Please text me privately for the juicy details. Standard charges and network
fees may apply.]
Keisha, seeing that, went from responding to
emails within 5 seconds to like 5 hours inbetween. Jamal, a sharp man took that
as cue to pursue and close in on Ashley.
JAMAL & ASHLEY
One time, Ashley’s
best friend Megan*, herself another stunner, was unable to turn up at work for
one reason or the other. Suddenly it was D Day, literally. Ashley laid out a
red-carpeted VIP invitation for my brother Jamal’s Black ass to occupy Megan’s
seat right next to her. Nice.
So on either
side of Ashley was your favourite Ghetto Storyteller (me, me, me) and young
Jamal. It was an historic moment because that was the first time in about 100
years of this illustrious company’s existence that they’d seen an Oreo-type seating arrangement like we
had that day. I smiled across at him like a proud coach seeing his protégé break
into the first team.
The stage was
set for J and by all rules of fiction and romance; things were shaping up
nicely – the blonde princess about to be swept off her feet by the dark knight
from the ends, so everything was looking froggy.
But this is no fiction though, my sweet readers, so some work was required of
Jamal.
He was well aware
that Ashley was well aware of the myth that the grass was greener on the Black
side, at least as far as the sizes of our camel
tails were concerned. I thought that gave him competitive advantage over
potential rivals like say a freckle-faced Craig from accounts department.
But by lunch
time, Jamal had said nothing really. Conversation was stop and start, not
flowing. He was wasting the day! Evidently, Ashley’s patience was about to run its
course.
So while
shooting pools like pros at lunch, I gave J this gem;
“She didn’t ask
you to sit on Megan’s seat because you look like Megan. You’re not there because
she wants the record of being the first white girl in the company to be
sandwiched (seat-wise I mean) by two ebony brothers either. You
are the one who emails her. You are
supposed to be chatting her up. That’s why you are there.”
“I don’t want to
seem too keen.” he said while sitting deep in thought.
I looked at him
thinking “dear oh dear”. (And I don’t usually think “dear oh dear”).
“You are not
being keen.

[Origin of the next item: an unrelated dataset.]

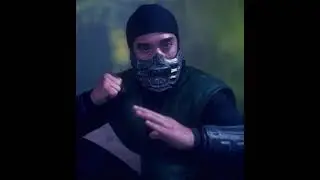 Mortal Kombat OST - Reptile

She did her bit by asking you to come over. Now that you’ve gone
all quiet, the situation is awkward – she might regret it.”
“So what am I to
do though?”
Dear oh dear. “Jamal,
you know I’m against fornication and other such things. And no one is asking
you to go slurp slurping on her lips or consummate the deal or anything. But
you started this here, now you’re slacking. Just a simple, gentle kiss on her lips
in that I-belong-to-you-and-you-belong-to-me manner will do. That will stop
Dimitri from Russia coming through and stealing her heart.” (Because Ashley was
hitherto inexplicably drawn to Russians, who to me, speak like they had their
jaws wired shut at birth.)
But Jamal only
guffawed. I had the feeling that he was about to pull the old bottling trick.

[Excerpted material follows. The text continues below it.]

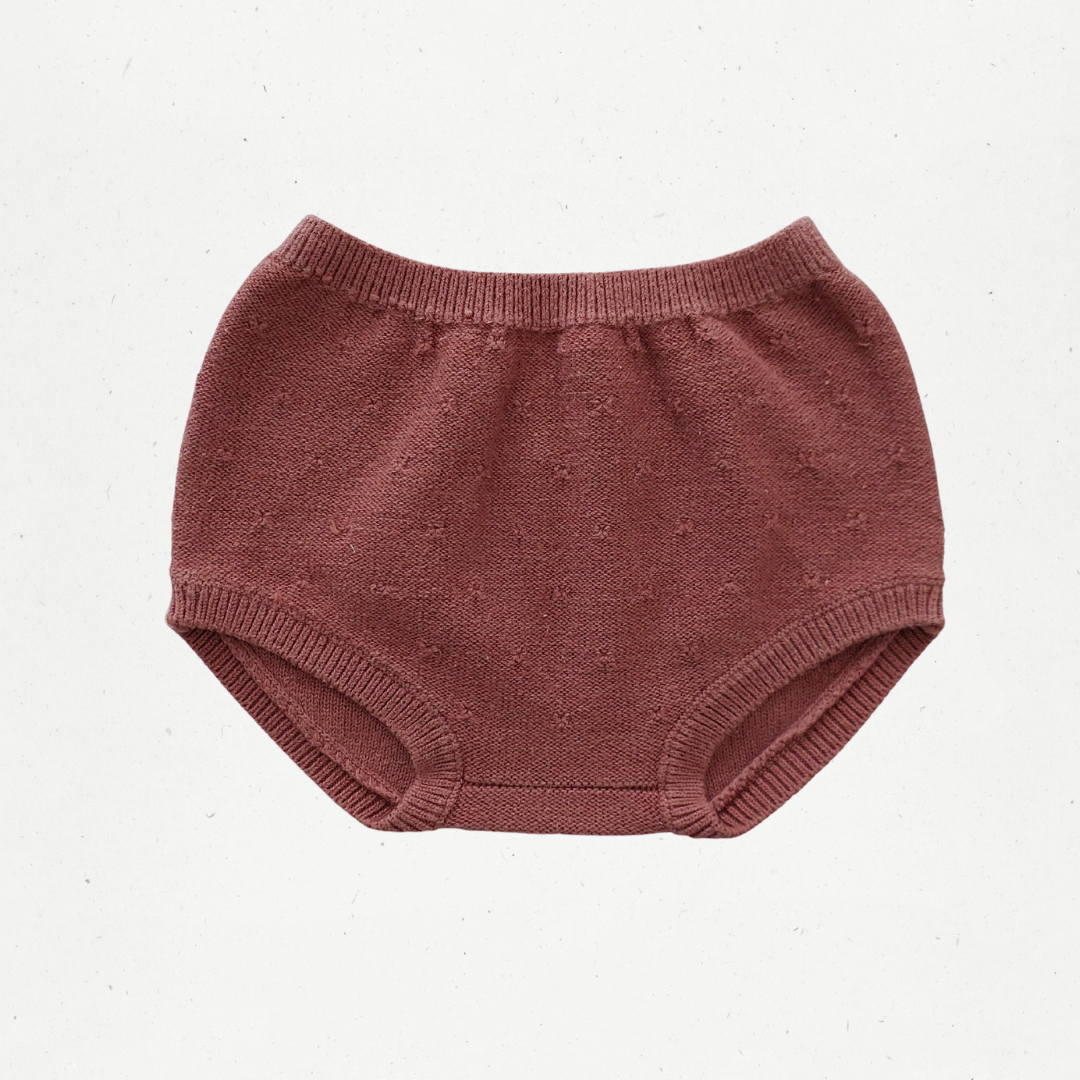 Quincy Mae Knit Set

Was I looking at the confident boy who swaggered into the office like he owned
it or the poster boy of the new generation? The prize specimen of the Tinder, Happn and Bumble generation
– ready to wax lyrical behind the keyboard only to turn paralytic with fear
when it was time to transform words into deeds. Keyboard gangsters, the
lot of them.
I refused to
believe the latter. I gave him the benefit of the doubt. Perhaps he had assumed that
it was a marathon and not a sprint. He’d forgotten that Ashley too was from the
instant generation – instant coffee, instant internet, instant Uber, instant camel tails, instant everything…
The next day
Megan returned to work and J was relegated back to his old seat in a far corner.

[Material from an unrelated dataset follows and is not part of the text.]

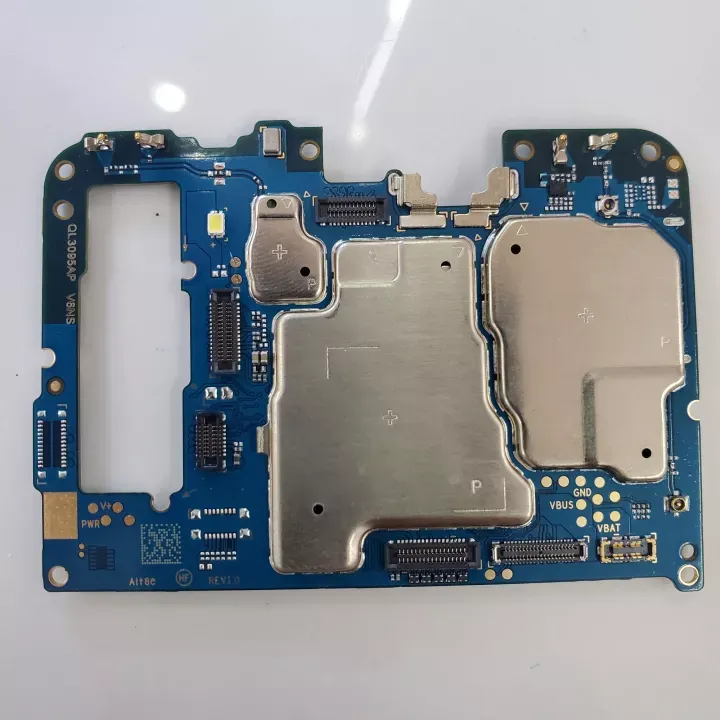 مادربرد خاموش سامسونگ گلکسی A025F – GALAXY A02S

And guess who started going hard on the keyboard once again? Yes, your guess is
as good (or as bad) as mine.
But this time Ashley’s responses were slower than
slow. Because he had been slow. Ashley preferred confident guys who stepped up and
took what could be theirs without waiting around for permission. So she Keisha’ed
him with 5 or more hours inbetween replies. Just as quickly as the fire had
sparked, the embers died. The interest was gone like a thief in the night
overnight.
Just like that?
Just like that.
Moral of the
story? Your guess is as good (or as bad) as mine.